“To me there is no past or present in art,” Pablo Picasso famously declared in 1923. “If a work of art cannot live always in the present it must not be considered at all.”1
There is no past or present for Ron Gorchov either, an artist whose work looks in every direction at once. In the late 1960s, his “saddle” and “shield” paintings, with their rough edges and exposed staples, broke away from the elegantly shaped canvases of Frank Stella and Ellsworth Kelly, carving out a creative path both uniquely personal and, over time, broadly influential.
In the same statement, Picasso continued, “The art of the Greeks, of the Egyptians, of the great painters who lived in other times, is not an art of the past; perhaps it is more alive today than it ever was.”2 Two years after his death at the age of 90, Gorchov feels as alive as ever, living through the work of those who knew him or have been touched by his art in a profound way.
In the 1970s and ‘80s, the boldness and originality of his work, its willingness to explore new forms and ask new questions, inspired an emerging generation of artists, notably his fellow Chicagoan Elizabeth Murray and the Neo-Expressionist painter Julian Schnabel, whose postmodernist sensibilities viewed painting as an object in space as much as a set of ideas laid down in pigment.
In 2006, the acclaimed exhibition Ron Gorchov: Double Trouble, curated by Alanna Heiss at MoMA PS1 (June 25–November 20, 2006) — helped to introduce his work to yet another new wave, a restless cohort filling the industrial spaces of Williamsburg, Greenpoint, and Bushwick. For these young artists, who were questioning aesthetic conventions as pointedly as Gorchov did, he was a painter’s painter, not only by reputation but also in action, a natural mentor exceedingly generous with his ideas, insights, and experiences.
Like Philip Guston, Lynda Benglis, and Brice Marden, Gorchov was admired for his willingness to upend his own practice in a spirit of relentless self-examination. A painter besotted with jazz and the movies, he combined the improvisational with the meticulously crafted, or, as Benjamin La Rocco put it in The Brook- lyn Rail, “gestural expressiveness with an evenhanded cool (and a shaped canvas), elements associated with different, often opposed movements in 20th-century painting.”3
It’s telling that Gorchov was a close friend of artists as disparate as Mark Rothko and Elizabeth Murray, Ralph Humphrey and Malcolm Morley, John Graham and John Torreano, Ray Smith and Tony Smith — he had little use for ideology and reveled in the attraction of opposites.
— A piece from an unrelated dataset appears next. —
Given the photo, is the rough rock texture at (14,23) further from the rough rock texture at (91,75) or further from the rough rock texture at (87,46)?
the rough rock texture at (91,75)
Through his teaching at Hunter College, a position he held for many years, he imparted a sense of creative risk-taking to successive waves of artists, just as he was inspired as a young painter by the example of Mark Rothko. Though a quarter-century separated them in age, they shared a belief in the transcendent power of paint.
For Robert Storr, who had dubbed Gorchov “old master Ron,” the artist’s shaped canvases could be imagined as “Rothko’s great ‘multiforms’ flexing.”4 A brilliant colorist, Gorchov imbued his paintings with a consum- mate interplay of pigment suffused with Apollonian grace on one hand, or engaged in a climactic struggle on the other. A deep reader in folklore, religion, and psychology, Gorchov has often titled his works after mythic entities, sometimes deliberately misspelling them as a way to draw the viewer deeper into the veiled mysteries of the image.
In a painting like Choir (1983), the horizontal shield is tapered upward, like an ancient bronze vessel, while the surface is transformed into a landscape of clashing shapes and emotional shifts. Quick, ferocious red and yellow brushstrokes are bordered by an icy river of aquamarine, which then shifts to earthy greens and umbers. Read from left to right, fiery turbulence gives way to Edenic calm, or right to left, Edenic calm slides into cataclysm.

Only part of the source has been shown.